* TEXT PROVIDED:
Azure Data Factory (ADF) - Issues with parsing strings in CSVs

Azure Data Factory (ADF) - Issues with parsing strings in CSVs

It’s scary how much of the world’s data lives in CSVs. Yet, as a standard, it’s problematic. So many implementations just don’t work as expected. Today, I had a client asking about why Azure Data Factory wouldn’t read a CSV that, while odd, was in a valid format.

The simplest equivalent of the file that wouldn’t load, would be one like this:

First Column,Second Column,Third Column,Fourth Column
12,Terry Johnson,Paul Johnson,031-23423
13,Mary Johnson,"Paul,Johnson",031-23423
14,Mia Johnson,"Paul ""the beast"", Johnson",031-23423
16,Cherry Johnson,Paul Johnson,031-23423

There are meant to be four columns. The source system wrapped strings in quotes only when the string contained a comma, as that was the delimiter for the file.

But the fourth line in that file would not load. ADF would split it across multiple columns. It was not interpreting the double-double-quotes.

I was puzzled at first, as the file seemed ok. If I upload that file an any of the common online CSV file validators or linters, they all said it was ok.

The client had configured the dataset as follows:

The options seemed ok to them.

Turns out the issue was with the escape character. ADF defaulted to using a backslash. For the majority of CSV files that I see, it would need to be a double-quote:

And sure enough, with that change in place, it loaded files similar to the one above without issue.

I don’t know why that’s not the default for CSV files in ADF but I do hope it helps someone else.

2023-09-12

* PROBLEM TO SOLVE:
Can you reproduce the stretch of the Azure Data Factory post above from "And sure enough, with" through "helps someone else.", word for word?

* DATA:
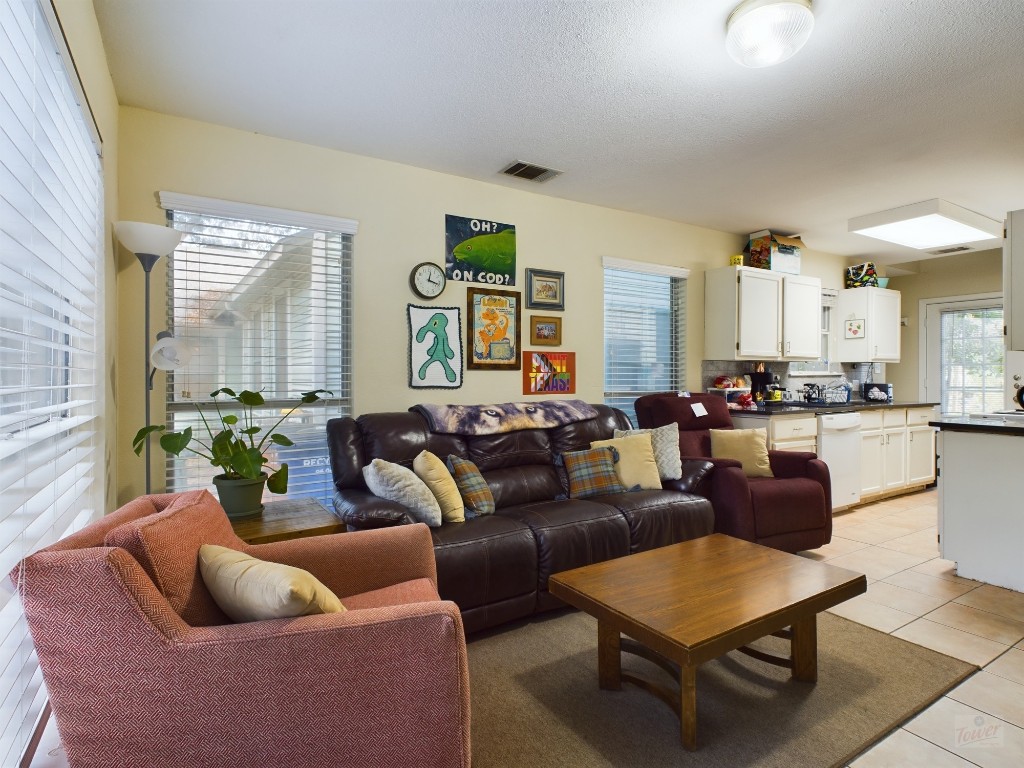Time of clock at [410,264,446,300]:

* ANSWER FOR THIS EXERCISE:
And sure enough, with that change in place, it loaded files similar to the one above without issue.

I don’t know why that’s not the default for CSV files in ADF but I do hope it helps someone else.